Los tres goles, celebrados con un guiño al legado de su padre, se han vuelto icónicos. “Mi madre no comprará eso, ni siquiera con una Copa del Mundo,” bromea, reconociendo el orgullo que siente al seguir los pasos de su padre. “He aprendido tanto de él, y ese respeto siempre estará ahí, ¡incluso si tengo la medalla!”

Merino reconoce los desafíos de ser un suplente, pero enfatiza la importancia de aprovechar cada oportunidad para contribuir. “Te enfocas en el presente, abrazas la situación y te ves como el que puede marcar la diferencia,” dice con confianza.
Además, elabora: “Tener ego es vital para los futbolistas, especialmente en medio de críticas. Pero la humildad es igualmente esencial. Ser parte de un equipo nacional significa adaptarse a una nueva realidad mientras se mantiene ese sentido de familia.” Atribuye su fuerte vínculo al liderazgo de Luis de la Fuente y a la importancia de ser buenas personas primero. “Esa unidad nos ayuda a soportar nuestro largo tiempo juntos,” comenta.
Merino se ríe, reflexionando sobre su tiempo juntos. “No diría que estábamos ansiosos por pasar otros dos meses juntos,” bromea. “Gracias a Dios, estamos llegando a un fin ahora, pero somos un grupo muy fuerte, ¡por eso estamos aquí!” Aunque las tradiciones pueden haber cambiado, la camaradería persiste, con compañeros de equipo participando en varios juegos y largas conversaciones sobre la vida.
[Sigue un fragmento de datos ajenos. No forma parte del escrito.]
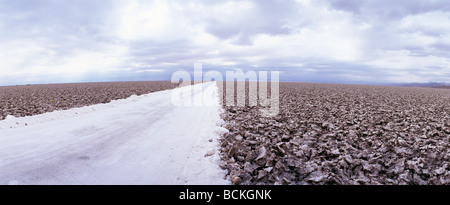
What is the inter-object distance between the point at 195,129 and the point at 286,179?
575cm

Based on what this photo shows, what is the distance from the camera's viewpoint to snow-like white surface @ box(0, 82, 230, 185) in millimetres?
5539

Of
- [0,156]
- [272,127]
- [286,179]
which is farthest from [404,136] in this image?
[0,156]

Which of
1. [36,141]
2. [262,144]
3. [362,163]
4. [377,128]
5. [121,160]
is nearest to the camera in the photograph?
[362,163]

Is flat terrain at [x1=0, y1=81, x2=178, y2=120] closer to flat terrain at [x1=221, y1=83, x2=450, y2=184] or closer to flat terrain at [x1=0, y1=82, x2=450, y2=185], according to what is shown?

“Un par de ellos están planeando irse juntos después de la Copa del Mundo, lo cual es impresionante después de todo este tiempo.”
Esta fuerte conexión tiene raíces construidas sobre el respeto mutuo y experiencias compartidas, con muchos jugadores habiendo crecido juntos bajo la guía de de la Fuente.
“Estábamos recordando el aniversario de ese torneo,” recuerda Merino. Señala que, a pesar de los años, su esencia sigue siendo la misma, destacando las cualidades duraderas de humildad y compromiso dentro del grupo.
Merino cree que esta relación de larga data con el entrenador fomenta la confianza. “Él nos conoce a todos personalmente y lo que podemos aportar,” explica. Su historia compartida fortalece su vínculo, y la creencia del equipo en de la Fuente se ha mantenido firme.
El impresionante récord de España desde su inicio incierto bajo de la Fuente ha sido notable. “A menudo, se trata más de creer que de lo que ves,” enfatiza Merino, afirmando su potencial como grupo. Se mantuvieron seguros incluso durante tiempos difíciles, confiando en sus habilidades y en la fortaleza de su plantilla.

A medida que España se prepara para enfrentar a Argentina, Merino expresa asombro ante la perspectiva de competir contra Lionel Messi. “Es increíble,” reflexiona sobre la foto de él y Lamine. “Cuando la vi por primera vez, pensé que era IA, que ni siquiera era real.” Reconoce las circunstancias especiales que han llevado a este momento, resaltando la importancia de su viaje compartido.
“¿Qué puedo decir sobre Messi? Solo observa su rendimiento a los 39. Es un desafío increíble jugar contra él,”
nota, anticipando una intensa final de la Copa del Mundo. Enfatiza la necesidad de un movimiento rápido del balón para minimizar faltas y maximizar oportunidades.
En última instancia, Merino reflexiona sobre cómo ver a la generación de 2010 le inspiró. “Piensas en ser un niño en ese entonces, cómo esos jugadores te motivaron. Ahora, somos nosotros los que representamos a nuestro país, y es algo mágico,” concluye.